If that’s what we see in the daily media, imagine how deep the rot really goes, probably all the way down to tenders for pencil-sharpeners and toilet paper. 
Here’s the rub: it’s not just Zuma, it’s the ANC. It’s the ANC, which is nothing like the ANC of twenty years ago, and light years removed from where it was a hundred years ago. 
So why is the party bolstering this man, why is it building laagers around him, why does it keep him at the head of the long table? Because they’re all on the take, feeding off the scraps that Zuma drops on the ground, and the fear is that when he goes, so will the gratuities. Zuma obviously has to fall, but seriously, what the fuck is next? Will it be better, or worse?


And there we were, ten thousand (apparently) of our country’s ten million tax-payers on the lawns of the Company’s Garden, polite fists in the air, demanding the recall of the despised president. Not so much because we of Contantia and Fresnaye wanted to preserve our ways of life, which of course we do – it’s instinct, it’s survival – but because a collective light-bulb turned on, and it shed light on what could have been achieved with all that money over the past two decades, and what hasn’t.

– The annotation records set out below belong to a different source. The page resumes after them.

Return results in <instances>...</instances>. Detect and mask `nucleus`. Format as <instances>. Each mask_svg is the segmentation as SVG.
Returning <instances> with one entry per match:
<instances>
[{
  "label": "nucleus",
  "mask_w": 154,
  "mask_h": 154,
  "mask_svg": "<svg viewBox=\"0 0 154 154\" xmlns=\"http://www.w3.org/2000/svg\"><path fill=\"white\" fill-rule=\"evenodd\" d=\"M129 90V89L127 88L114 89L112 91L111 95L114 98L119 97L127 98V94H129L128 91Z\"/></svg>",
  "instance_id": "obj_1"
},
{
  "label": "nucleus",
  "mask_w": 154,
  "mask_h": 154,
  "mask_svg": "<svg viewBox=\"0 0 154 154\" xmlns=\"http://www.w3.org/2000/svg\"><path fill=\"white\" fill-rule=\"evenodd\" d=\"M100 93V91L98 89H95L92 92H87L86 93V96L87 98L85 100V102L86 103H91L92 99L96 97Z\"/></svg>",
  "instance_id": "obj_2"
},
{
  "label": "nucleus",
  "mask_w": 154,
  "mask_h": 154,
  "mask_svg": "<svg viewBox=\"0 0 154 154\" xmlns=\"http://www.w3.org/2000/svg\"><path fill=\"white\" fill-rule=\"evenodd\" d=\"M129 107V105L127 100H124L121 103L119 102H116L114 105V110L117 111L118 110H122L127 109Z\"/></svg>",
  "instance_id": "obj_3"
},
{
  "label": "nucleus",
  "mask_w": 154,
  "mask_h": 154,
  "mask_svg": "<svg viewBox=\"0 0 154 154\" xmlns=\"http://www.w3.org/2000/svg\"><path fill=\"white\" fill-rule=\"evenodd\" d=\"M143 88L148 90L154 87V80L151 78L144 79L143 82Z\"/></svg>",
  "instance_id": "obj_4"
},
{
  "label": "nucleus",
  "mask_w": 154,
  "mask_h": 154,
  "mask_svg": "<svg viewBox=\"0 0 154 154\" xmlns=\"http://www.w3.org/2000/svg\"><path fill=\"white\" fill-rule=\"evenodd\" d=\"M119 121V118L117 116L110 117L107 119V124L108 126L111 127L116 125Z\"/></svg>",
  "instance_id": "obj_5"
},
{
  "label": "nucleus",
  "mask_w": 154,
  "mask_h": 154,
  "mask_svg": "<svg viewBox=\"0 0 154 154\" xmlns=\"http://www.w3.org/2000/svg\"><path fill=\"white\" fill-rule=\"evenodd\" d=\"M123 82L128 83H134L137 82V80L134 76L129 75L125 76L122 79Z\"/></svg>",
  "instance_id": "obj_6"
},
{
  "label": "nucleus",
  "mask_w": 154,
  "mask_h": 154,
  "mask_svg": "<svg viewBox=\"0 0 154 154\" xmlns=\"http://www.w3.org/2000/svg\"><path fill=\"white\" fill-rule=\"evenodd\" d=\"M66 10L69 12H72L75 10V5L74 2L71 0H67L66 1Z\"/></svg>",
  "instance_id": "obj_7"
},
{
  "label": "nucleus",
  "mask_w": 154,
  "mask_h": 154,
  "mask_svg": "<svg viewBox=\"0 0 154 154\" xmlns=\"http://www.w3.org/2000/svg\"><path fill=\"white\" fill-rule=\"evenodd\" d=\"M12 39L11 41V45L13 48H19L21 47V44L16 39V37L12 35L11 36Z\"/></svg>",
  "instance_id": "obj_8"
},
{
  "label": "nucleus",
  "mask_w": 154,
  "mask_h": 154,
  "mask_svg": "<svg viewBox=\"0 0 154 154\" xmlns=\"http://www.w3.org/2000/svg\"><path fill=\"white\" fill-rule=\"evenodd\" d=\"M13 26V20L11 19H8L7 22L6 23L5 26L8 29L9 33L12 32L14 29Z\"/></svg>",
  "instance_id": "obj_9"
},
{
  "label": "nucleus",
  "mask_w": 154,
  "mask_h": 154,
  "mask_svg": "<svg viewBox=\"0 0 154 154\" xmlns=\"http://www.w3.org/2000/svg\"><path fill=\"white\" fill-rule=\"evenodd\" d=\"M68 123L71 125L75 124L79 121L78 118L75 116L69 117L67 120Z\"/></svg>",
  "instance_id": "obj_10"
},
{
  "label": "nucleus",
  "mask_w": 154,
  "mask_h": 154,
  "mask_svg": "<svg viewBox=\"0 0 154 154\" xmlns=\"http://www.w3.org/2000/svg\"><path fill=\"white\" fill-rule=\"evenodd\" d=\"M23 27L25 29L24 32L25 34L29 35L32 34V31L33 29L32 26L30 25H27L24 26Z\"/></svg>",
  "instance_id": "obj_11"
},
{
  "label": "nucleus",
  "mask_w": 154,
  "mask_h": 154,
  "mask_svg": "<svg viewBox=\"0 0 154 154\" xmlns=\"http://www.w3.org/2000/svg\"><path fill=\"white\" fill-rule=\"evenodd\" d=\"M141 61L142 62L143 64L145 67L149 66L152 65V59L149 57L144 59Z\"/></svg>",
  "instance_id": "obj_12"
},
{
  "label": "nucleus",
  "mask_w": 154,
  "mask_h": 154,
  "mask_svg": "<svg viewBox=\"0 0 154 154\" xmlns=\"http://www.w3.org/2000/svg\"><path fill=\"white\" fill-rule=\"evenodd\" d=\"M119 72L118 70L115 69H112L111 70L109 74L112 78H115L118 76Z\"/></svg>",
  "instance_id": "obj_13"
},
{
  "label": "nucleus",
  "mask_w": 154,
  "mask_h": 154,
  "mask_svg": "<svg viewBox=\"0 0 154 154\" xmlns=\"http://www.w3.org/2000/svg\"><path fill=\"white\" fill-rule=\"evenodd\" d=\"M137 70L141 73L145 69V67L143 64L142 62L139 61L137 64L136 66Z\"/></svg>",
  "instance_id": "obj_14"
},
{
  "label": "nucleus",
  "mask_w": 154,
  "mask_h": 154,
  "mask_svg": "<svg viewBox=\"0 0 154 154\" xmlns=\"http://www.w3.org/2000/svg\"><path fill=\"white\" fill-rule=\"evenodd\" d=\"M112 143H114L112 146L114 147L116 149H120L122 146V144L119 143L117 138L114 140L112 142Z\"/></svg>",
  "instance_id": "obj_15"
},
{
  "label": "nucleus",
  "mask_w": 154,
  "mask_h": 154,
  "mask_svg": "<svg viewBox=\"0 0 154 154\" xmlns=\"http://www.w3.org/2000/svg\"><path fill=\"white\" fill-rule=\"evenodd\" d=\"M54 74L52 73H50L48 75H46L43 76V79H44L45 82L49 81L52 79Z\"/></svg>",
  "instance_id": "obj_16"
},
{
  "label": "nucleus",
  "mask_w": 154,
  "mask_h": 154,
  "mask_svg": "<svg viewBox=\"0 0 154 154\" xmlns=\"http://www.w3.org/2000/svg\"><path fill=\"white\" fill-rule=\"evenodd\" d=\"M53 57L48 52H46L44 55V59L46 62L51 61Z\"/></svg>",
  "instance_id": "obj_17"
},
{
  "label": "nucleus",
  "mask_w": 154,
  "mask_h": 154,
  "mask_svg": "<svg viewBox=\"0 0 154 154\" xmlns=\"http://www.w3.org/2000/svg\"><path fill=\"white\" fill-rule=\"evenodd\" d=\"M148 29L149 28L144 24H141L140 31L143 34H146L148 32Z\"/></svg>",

                  The saddest thing, standing there in my sweaty Woolies T-shirt and my Geox takkies, was the realisation of how the ANC has betrayed the people to whom it promised the most. Moi, I’ll be okay, I think, in my employment at a fantastic company, and with my all-powerful neighberhood watch. But what I hoped for on that fresh April day in Jo’burg in 1994, as some wag inflated a few condoms that the queue of voters bounced between them, was more than anything to see an end to 1993. And near fuckall has happened since.
                  As we peacefully dispersed in our Tommy Hilfiger sneakers and our Calvin Klein underpants to get into our Audis and Jags and head off for a well-earned flat white and a chilled glass of Valpré at Truth or Haas, I was left wondering what I could do. A something, no matter how small, that would make a difference to just one person the ANC has lied to and betrayed. How could I use what I do best, those things I’ve been educated to be good at, to help nudge someone from despair to hope? And as I passed the Book Lounge, which has neither of my books on its shelves, a thought occurred, and I liked it. What are a few hours of a Saturday morning anyway?
                  I do hope I have the balls to implement this little idea in the new year. After all, we’re all in this together, and if those of us who can don’t, we’re collectively fucked. So what are you going to do? We’ve run out of continent – south of Agulhas is only water, folks.